The original founders the Central Indiana Corporate Partnership, Indiana University and Purdue University, the City of Indianapolis, the Indiana Health Industry Forum and Eli Lilly and Company reported that the Initiative has exceeded one-year benchmarks in several key areas.
For example, the Initiative's original two- to five-year plan called for the establishment of a downtown Indianapolis business incubator facility focusing on the life sciences. With support from the Initiative, IU's Advanced Research and Technology Institute will formally open its Emerging Technologies Center in April the 62,000 square foot incubator on the downtown canal has already attracted several life sciences tenants.
"The partnership between IU and the Central Indiana Life Sciences Initiative almost immediately expressed itself in bricks and mortar, with our new incubator," said Gerald Bepko, interim President of Indiana University. "The facility will be critical to bringing IU innovations to the market and expanding the region's entrepreneurial capacity."

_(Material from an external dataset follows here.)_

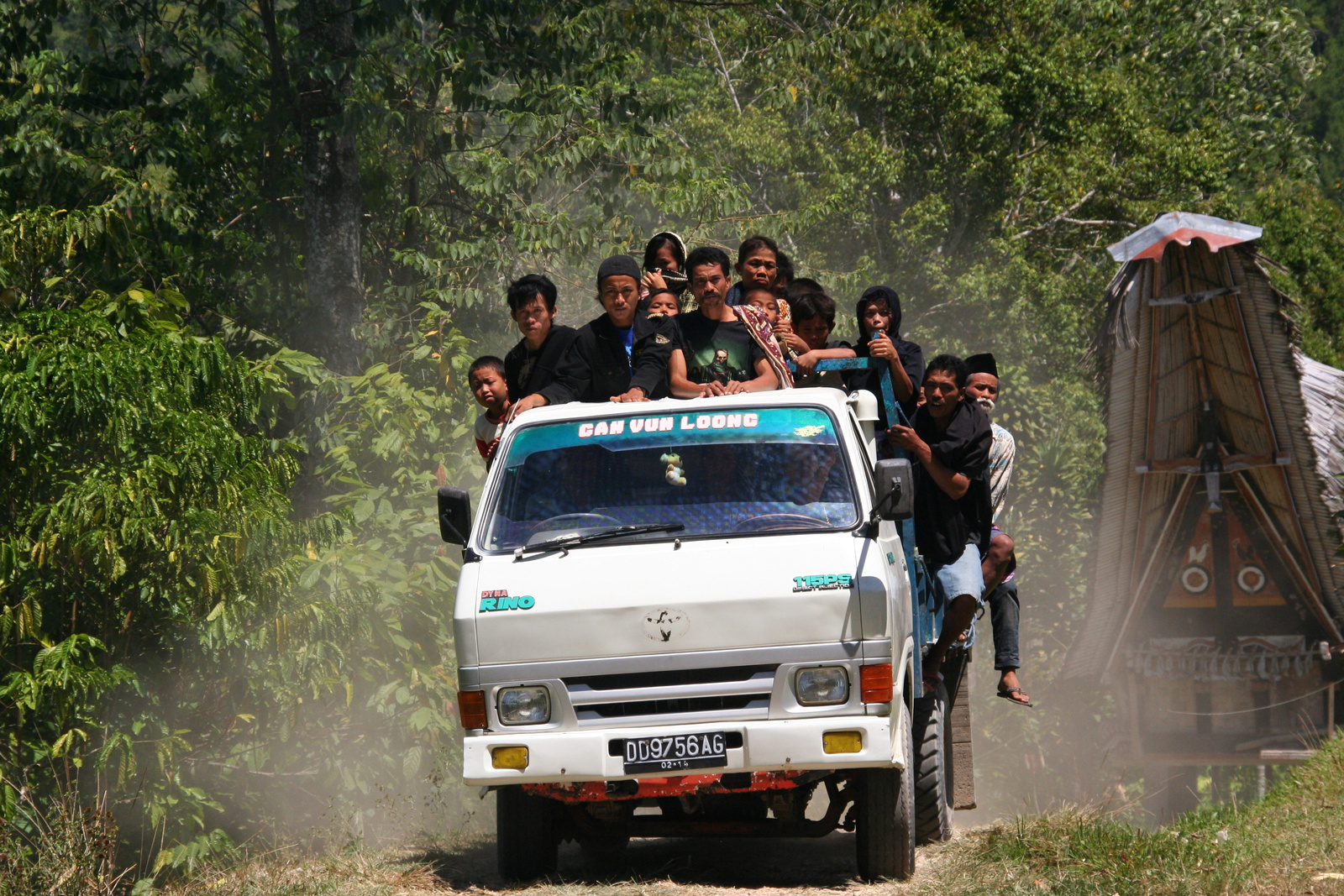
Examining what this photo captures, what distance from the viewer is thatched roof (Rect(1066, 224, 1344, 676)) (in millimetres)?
12781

The IU incubator also serves as an anchor to a larger effort, driven by the Initiative and the City of Indianapolis' economic development team, to establish a research community that will accommodate future life sciences growth in the northwest quadrant of downtown. The nationally-recognized architectural firm Beyer Blinder Belle is conducting the later stages of a comprehensive land use plan for the area.
"We see the Emerging Technologies Center and the IU School of Medicine's proposed Information Sciences building as the kind of assets that will attract more investment and private industry participation in a downtown research community," said Indianapolis Mayor Bart Peterson, an Initiative founder. "Just like North Carolina's Research Triangle Park grew from undeveloped forests between three universities, a research community that takes advantage of our significant private and university R&D capabilities can grow in downtown Indianapolis."
Other Initiative activity has centered on encouraging collaboration between private industry and universities along with expanding entrepreneurial activity. Efforts include a series of networking events that bring together university researchers and corporate leaders and a statewide conference for managers of Indiana incubators. The selected industry targets will also work as a mechanism encouraging collaboration.
"Collaboration is the key to life sciences growth," said Dr. Martin Jischke, President of Purdue University. "The Initiative is providing more opportunities for economic partnerships like the one recently announced between Purdue and Carmel-based Theron Technologies in developing and testing a Purdue technology for taking the vital signs of premature infants. This technology was conceived in Central Indiana and will be developed in Central Indiana, providing economic benefit for the region and medical benefits for the world. That's what the Life Sciences Initiative is all about."
The Initiative has also continued its work to build a skilled work force under the leadership of the Indiana Health Industry Forum. In late 2002, IHIF announced preliminary results of a work force analysis designed to reveal life sciences skill gaps in the region's labor force.
"We have seen a tremendous amount of collaborative support for this effort," stated Wade Lange, President of the Indiana Health Industry Forum and co-founder of the Initiative. "In fact, several Initiative partners have developed a pilot program for a two-year associate's degree in biotechnology that will be offered by IUPUI. At the completion of the study we will work with our academic advisory board to develop more customized training programs, particularly related to the target opportunities."
Commenting on the Initiative's future, Dave Goodrich says, "In the first quarter of 2003, you'll see significant progress on venture capital formation, results of the work force analysis, the completion and implementation of a new marketing and branding strategy and activity arise out of the target teams. Our momentum will continue to build."